:: DOCUMENT ::

§

The change meant that only subscribers to Twitter Blue, the platform’s subscription service, would have verification badges. Musk had been teasing the change for months, winning the backing of right-wing personalities who saw it as a dig at Hollywood celebrities and liberal media figures. Those public figures, in turn, pushed back on the idea and pledged to not pay.
Well, it all came to a head this week, and so for our weekly newsletter, OptOut spoke with reporter Matt Binder of the podcast DOOMED about the developments.
Binder’s coverage of Twitter has been both thorough and impactful. He has even rankled Musk, catching a temporary suspension for his work. What follows is our conversation, which has been edited for clarity.
What's the latest with Musk and Twitter?
So on Thursday, Elon Musk delivered what he'd been saying he would for many, many months. He got rid of the legacy verified badges on the various different legacy verified accounts–those are the blue checkmarks that were applied to various users before Musk took over under the old Twitter verification system. It was predominantly given out to celebrities, athletes, big musical artists, media figures, journalists, media companies, any sort of public-facing individual or company that primarily would face an issue with impersonations. People don't understand: That was the purpose of Twitter's old verification. It was to simply stop people from [impersonating] these prominent figures on the platform. It's actually why Twitter took off in the early 2010s among celebrities like Justin Bieber, and all those big stars...They used Twitter because of the verification system. No other platform was doing that.
And on Thursday, he took them away. And at that point, the only way to have the blue checkmark on Twitter was to sign up for the $8 per month Twitter Blue plan. The big celebrities—that probably bothered them because the whole reason they use Twitter was because they didn't have to deal with impersonation problems on the platform.
But for most people, I don't think they liked a different aspect of that. And that was anyone who's paying Twitter for that blue checkmark automatically got prioritized in Twitter feeds and in your replies. So, there was a big campaign against it. The subscription plan itself never really took off. After six months, there's only around something like just over 600,000–I think the exact number puts it somewhere in the realm of 630,000–subscribers. To give you an example of how that compares: Twitter's current user base, according to Musk is around 250 million people. A very tiny portion of that is actually made up of Twitter's power users. 630,000 subscribers is just not a lot for a company with that many users. To give you a better comparison, Snapchat unveiled their own premium features–like a paid-for subscription–just think a few months before Twitter did, and they at this time have 3 million paying subscribers.
What does that mean for Musk and the company? He bought this company for $44 billion. Recently, The New York Times reported that he said that its value is down to $20 billion. What's going on?
I don't have any current like out to this minute numbers, but when Musk took over about half of Twitter's biggest advertisers stopped advertising on the platform. And then last month, it was reported that a lot of them had still not returned. I think it's still around roughly half. And then, in addition, the advertisers that did stick around like Disney, Apple, etc.—they're spending something like 80 percent less now on Twitter than they did before Musk. So even the advertisers that didn't leave decided to pull back their advertising on Twitter big time. So Musk had this idea I think that paid subscriptions would help make up the amount of money they lose from that. It was a bad idea from the beginning.

§

:: COLLECTED DATA ::

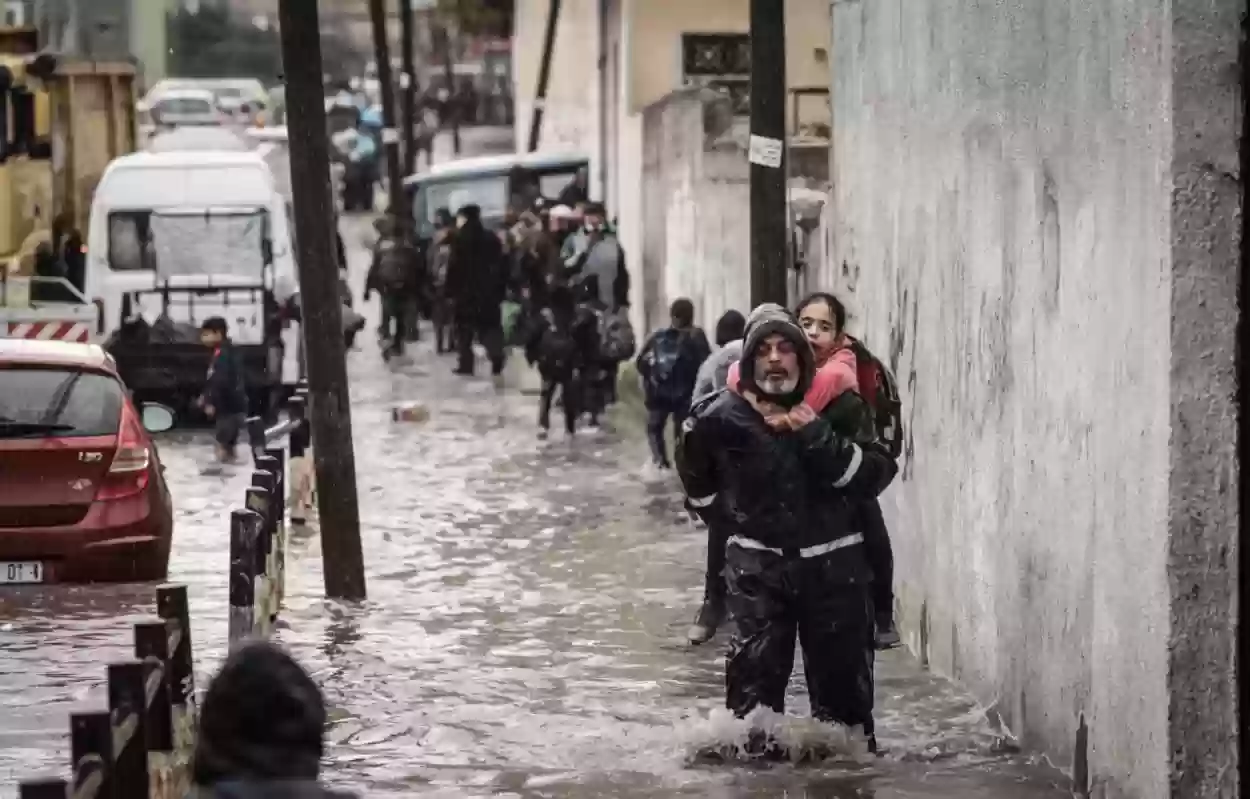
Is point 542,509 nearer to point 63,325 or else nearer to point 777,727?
point 63,325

§

:: TASK REQUIREMENTS ::
a. From the Twitter interview, list the specific groups that the old verification badges were predominantly given to.
b. Carry on the Twitter interview from its last sentence.

:: EXPECTED OUTPUTS ::
a. Celebrities, athletes, big musical artists, media figures, journalists, and media companies.

b.
If you've had experience in both a subscription-based business and an advertiser-based business, you without a doubt know that there are very few cases where the subscription-based business makes more than the advertiser-based business. You might be able to argue that the subscription-based business brings you a more reliable amount in income, but no way does it make you more. I mean, just look at Netflix, probably the most successful average subscriber base income company of all time. They're rolling, they're rolling out advertiser-based subsidized plants, because even this, even their highly successful subscription model isn't enough to get them where they need to go, according to their business plans. So, even if he got like a few million people to subscribe, it would still not be enough to make up for what Twitter was making from its advertisers. In 2021, Twitter said they made something like around $5 billion in revenue. Of that $5 billion in revenue, $4.5 billion of it came from advertisers, which means they only made $500 million from things like API keys and stuff like that.
Wow. So does that mean that Musk is at risk of losing this company or defaulting on the interest payments he has to make?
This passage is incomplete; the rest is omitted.